No plano interno é verdadeiramente inacreditável que, em plena década de 20 do século XXI, Portugal conte com uma rede ferroviária activa de cerca de dois terços daquela que já teve até ao início dos anos 90 do século passado, tendo a partir de então e até aos nossos dias vindo a desactivar linhas atrás de linhas, num total de 30% da rede. Este definhamento dos caminhos de ferro nacionais tem vindo a ocorrer perante a passividade política dos sucessivos Governos, que nunca quiseram olhar para este tema como fundamental e estratégico. Prova disso mesmo é a miséria inaudita que constitui todo o investimento feito nas últimas três décadas na “renovação” e modernização da rede ferroviária actualmente em funcionamento, sendo absolutamente decepcionante (por praticamente inexistente) a criação de novas linhas, incluindo as de metropolitano, com honrosa excepção do metro do Porto.

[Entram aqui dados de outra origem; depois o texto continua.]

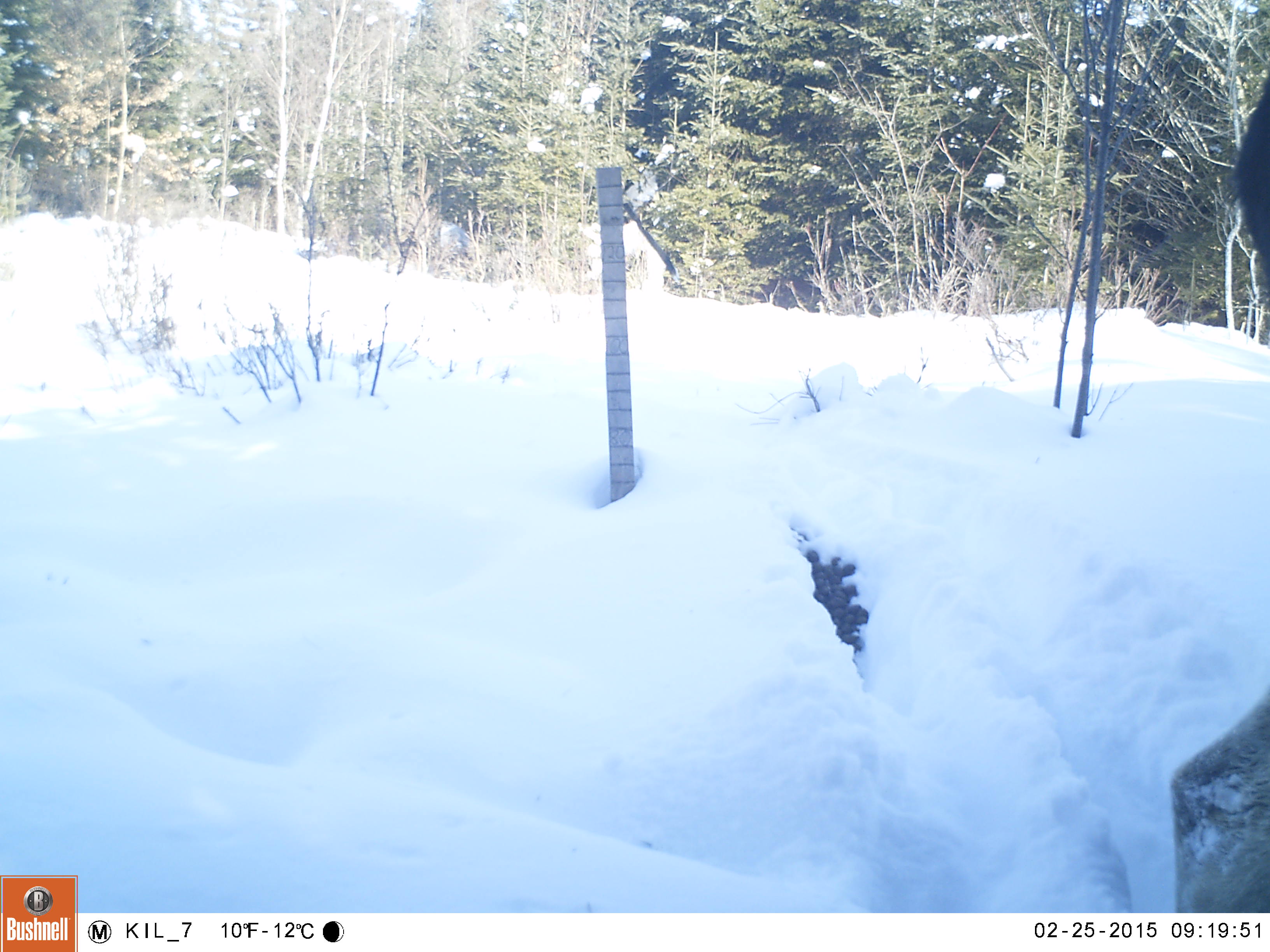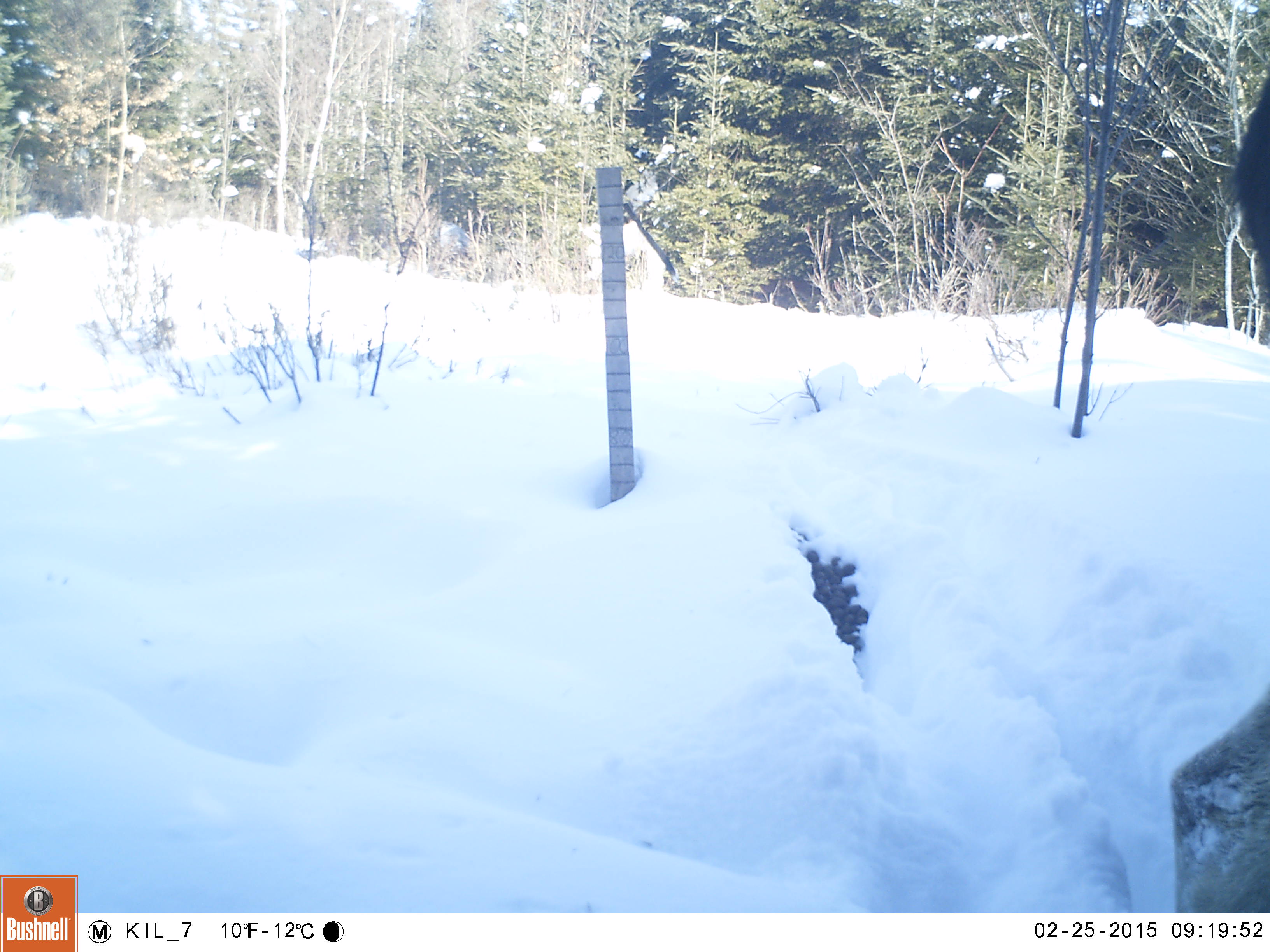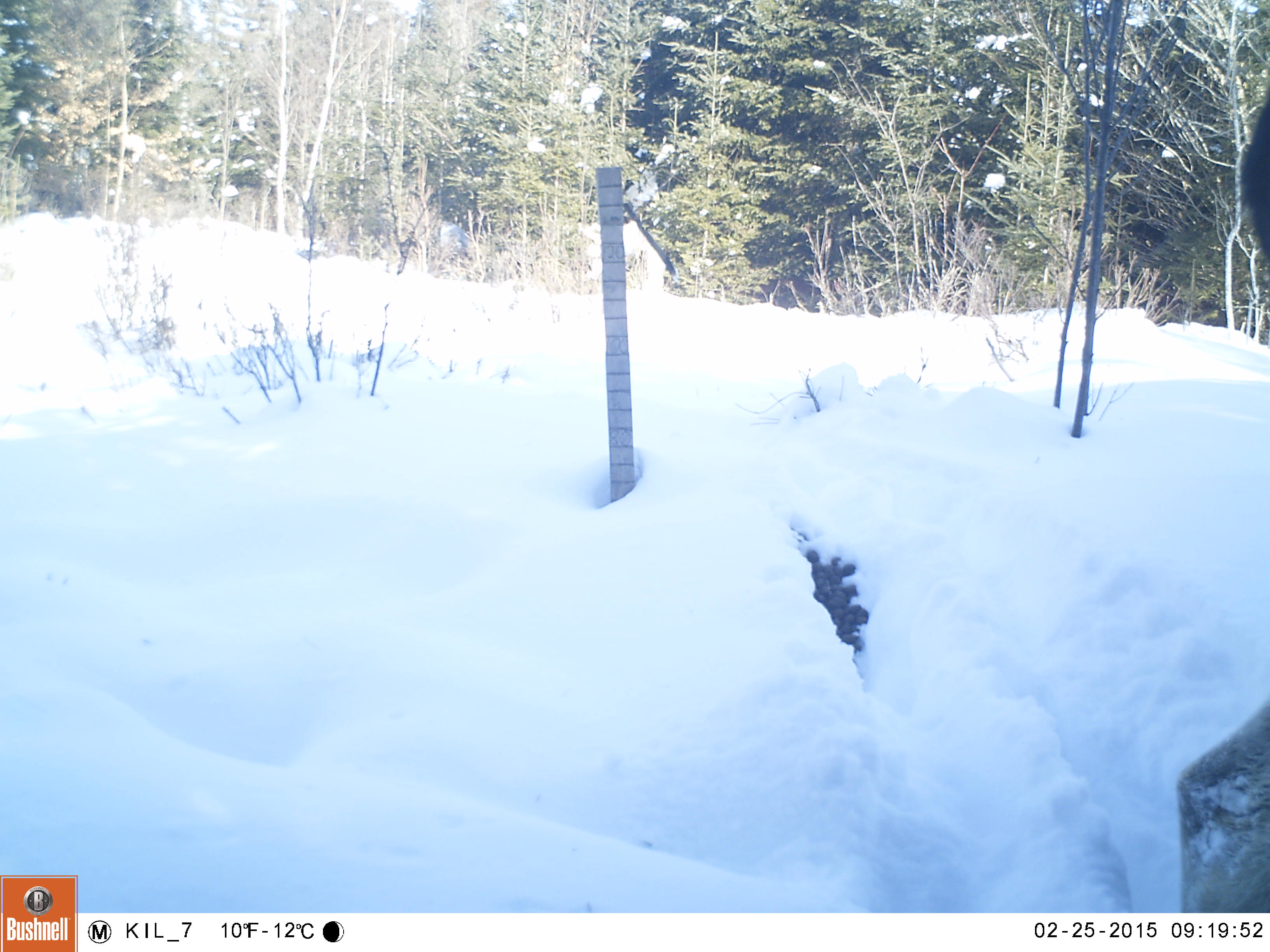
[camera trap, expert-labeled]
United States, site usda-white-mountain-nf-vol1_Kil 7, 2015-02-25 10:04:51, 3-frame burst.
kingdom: Animalia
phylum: Chordata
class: Mammalia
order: Artiodactyla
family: Cervidae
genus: Alces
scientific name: Alces alces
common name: moose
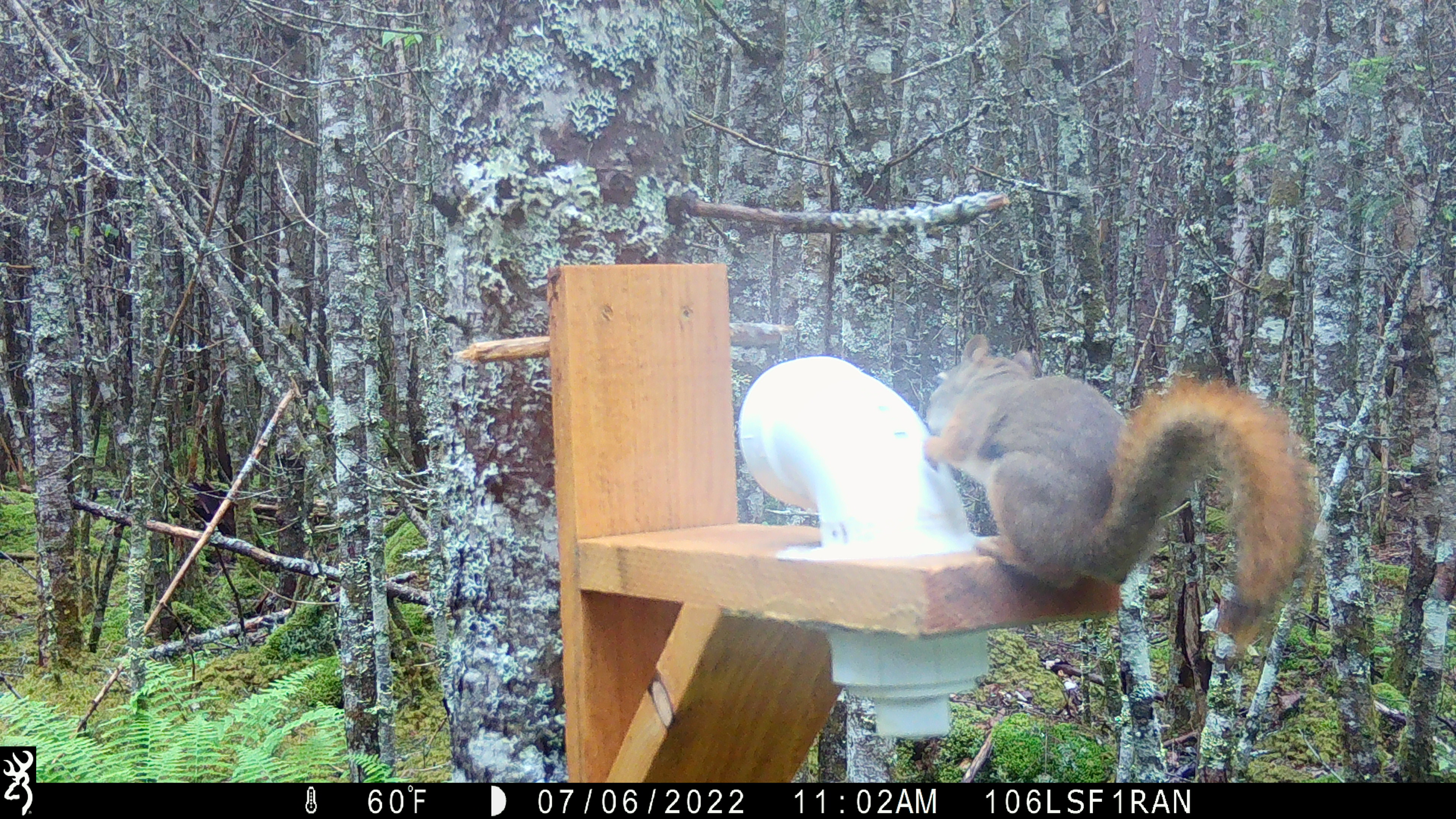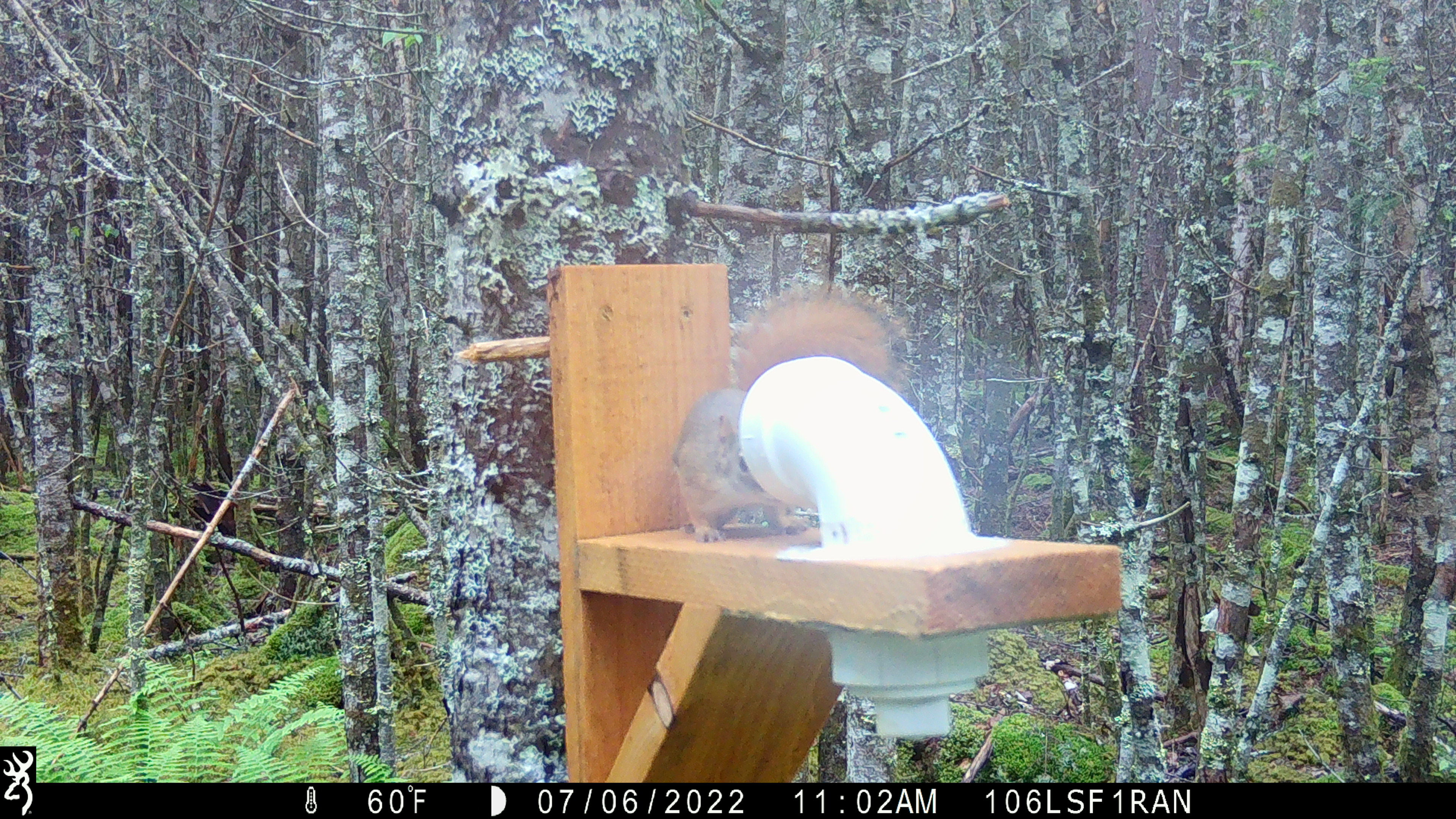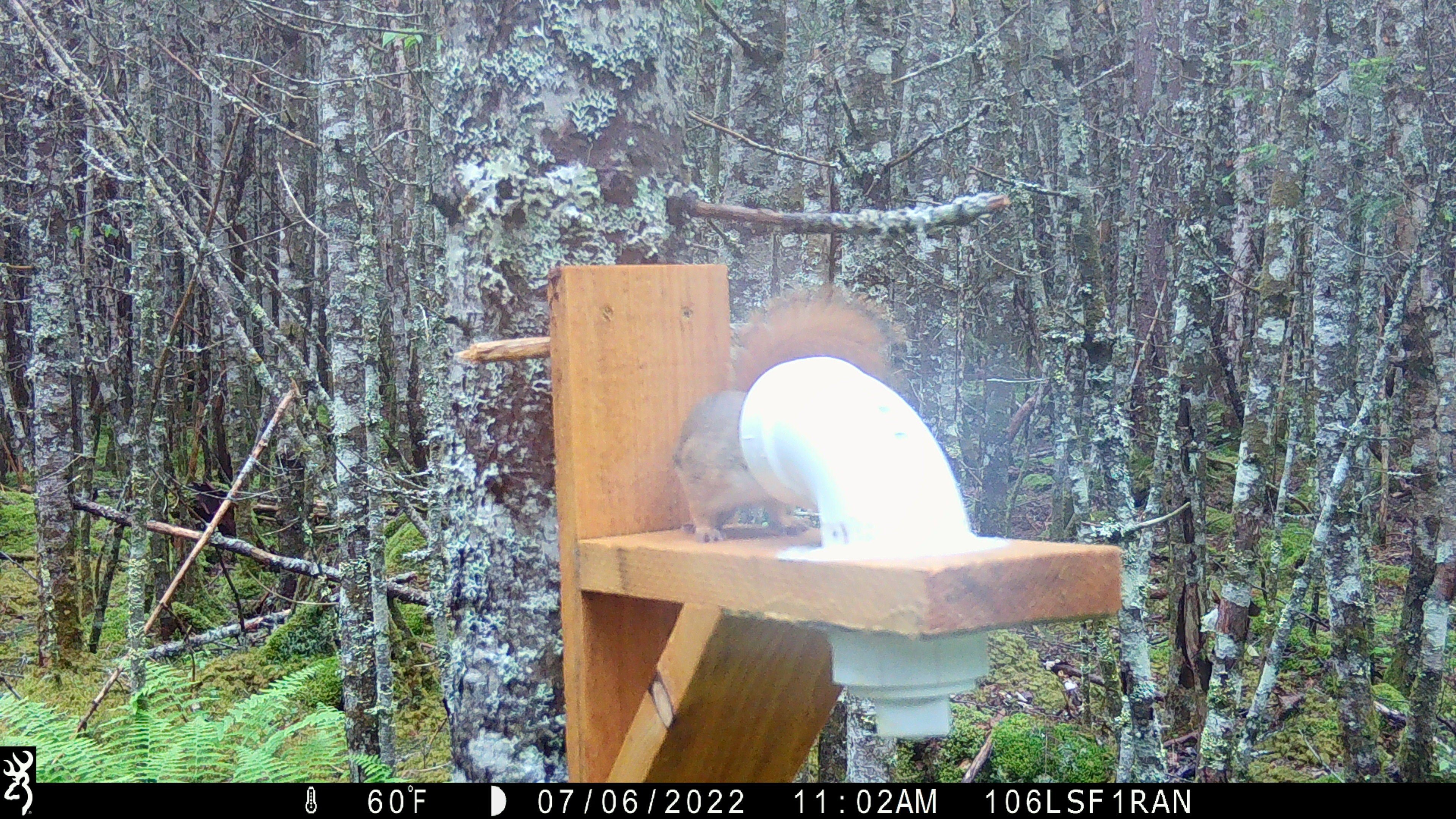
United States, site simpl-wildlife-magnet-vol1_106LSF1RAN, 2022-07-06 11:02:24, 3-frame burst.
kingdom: Animalia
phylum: Chordata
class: Mammalia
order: Rodentia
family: Sciuridae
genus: Tamiasciurus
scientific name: Tamiasciurus hudsonicus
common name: red squirrel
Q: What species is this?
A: Red squirrel (Tamiasciurus hudsonicus).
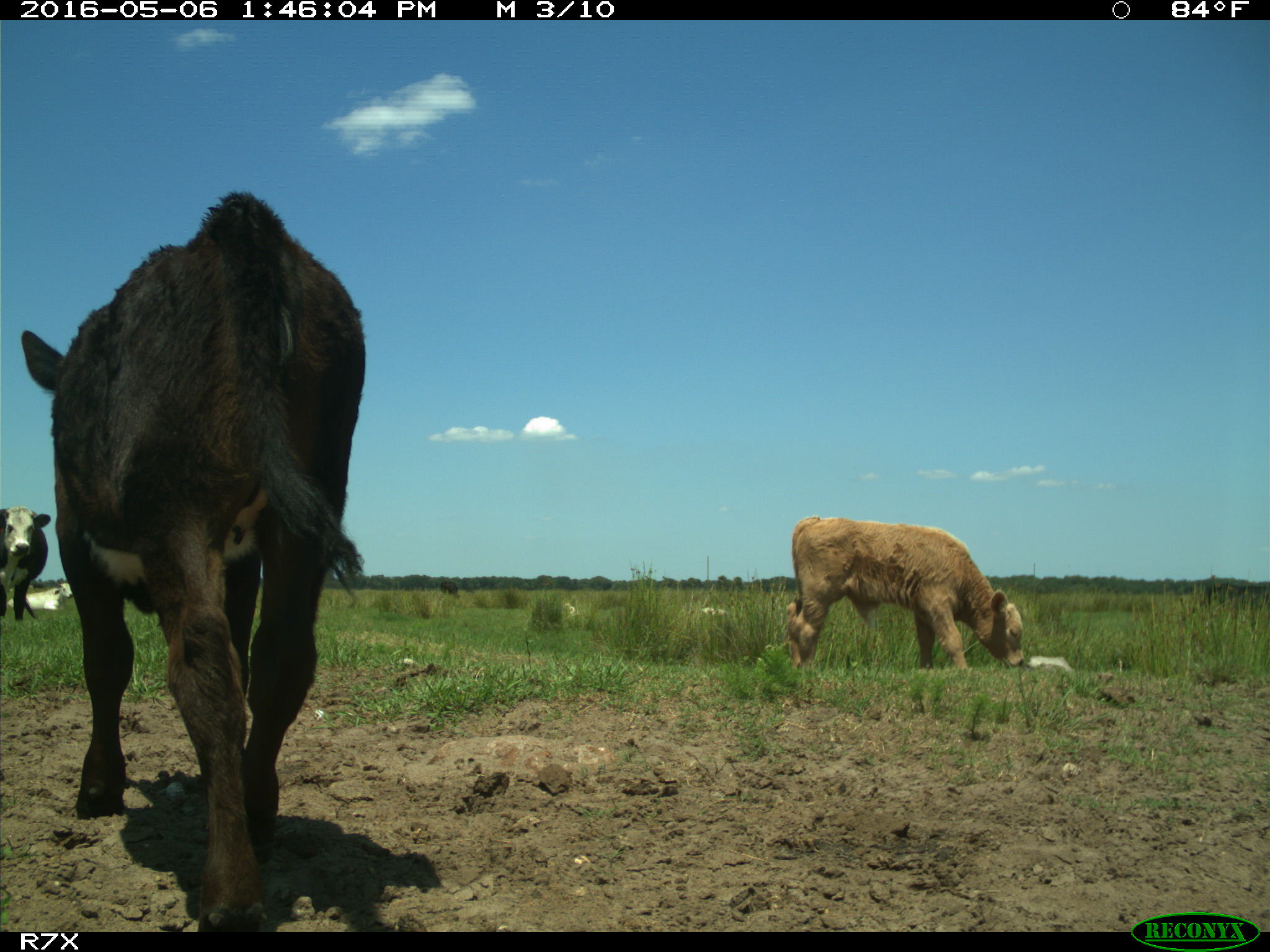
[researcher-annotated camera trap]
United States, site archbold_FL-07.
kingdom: Animalia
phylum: Chordata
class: Mammalia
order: Artiodactyla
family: Bovidae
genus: Bos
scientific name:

Lisboa, uma das 27 capitais europeias, não apenas se tem revelado francamente tímida no investimento feito no crescimento da sua rede de metro – com umas constrangedoras quatro linhas, uma das quais em breve pateticamente circular, numa extensão total de 44 Km e 56 estações que a configura como uma das mais pequeninas redes de metropolitano de toda a Europa, incluindo a do Porto (com 67 Km e 81 estações, distribuídas por seis linhas) – como resolveu, nos idos anos 90, desactivar uma série de carreiras de eléctrico, tal como já tinha ocorrido nos anos 70, inutilizando e nalguns casos tapando e destruindo os carris da imensa rede de eléctrico de que a cidade dispunha e que chegava praticamente a todo o lado, sendo substituídos por autocarros poluentes, num claro retrocesso civilizacional e tecnológico, cuja justificação dos responsáveis por tal decisão política certamente se explicará com recurso à psicanálise.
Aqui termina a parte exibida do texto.